LP HAM RI News, JENEPONTO – Institut Agama Islam (IAI) Yapnas Jeneponto menggelar pembekalan bagi mahasiswa calon peserta Kuliah Kerja Nyata (KKN) tahun 2026. Dalam kegiatan ini, pihak kampus menghadirkan Kepala Dinas Kependudukan dan Pencatatan Sipil (Disdukcapil) Kabupaten Jeneponto, Dr. Mustaufiq, S.H., M.H., sebagai pemateri utama.

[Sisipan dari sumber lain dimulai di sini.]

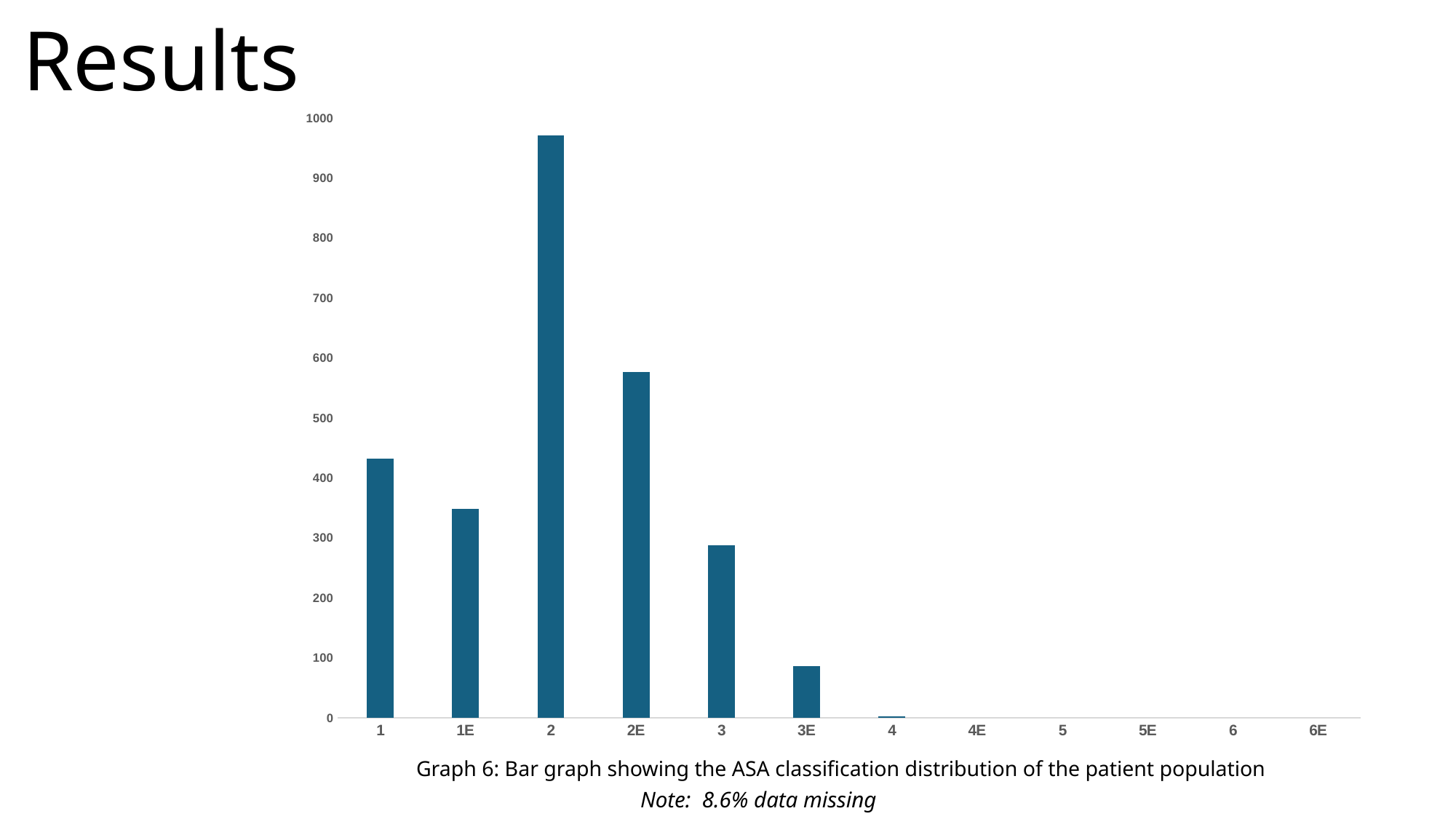
Is the value for category 3E greater or less than 100? less How many ASA classification categories are shown on the x axis? 12 Is the value for category 1 greater or less than 400? greater Which ASA classification category has the highest bar? 2 Is the value for category 1E greater or less than 400? less Which has the larger value, category 2E or category 3? 2E According to the note below the chart, what percentage of data is missing? 8.6% Which has the larger value, category 1 or category 1E? 1 What kind of chart is shown on the slide? Bar chart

Mengangkat tema mengenai etika profesi, Dr. Mustaufiq menekankan pentingnya menjaga sikap selama mengabdi di tengah masyarakat. Menurutnya, mahasiswa KKN wajib menampilkan karakter yang positif dan membangun, karena perilaku mereka akan merepresentasikan citra institusi sekaligus daerah.
“Etika yang disajikan oleh mahasiswa di lapangan akan menjadi nilai plus, tidak hanya bagi nama baik kampus IAI Yapnas, tetapi juga bagi nama baik daerah Kabupaten Jeneponto,” ujar Mustaufiq dalam arahannya.
Lebih lanjut, ia juga mengaitkannya dengan program strategis pemerintah daerah setempat di bawah kepemimpinan Bupati Jeneponto, H. Paris Yasir. Saat ini, pemerintah kabupaten sedang masif menerapkan pola pelayanan publik yang inklusif untuk seluruh lapisan masyarakat.
Melalui momentum KKN ini, kehadiran mahasiswa IAI Yapnas diharapkan mampu menjadi perpanjangan tangan pemerintah dalam menyentuh masyarakat. Mahasiswa dituntut peka dan mampu membantu menjawab serta mengurai berbagai kebutuhan warga, khususnya pada sektor-sector pelayanan publik di desa maupun kelurahan tempat mereka mengabdi.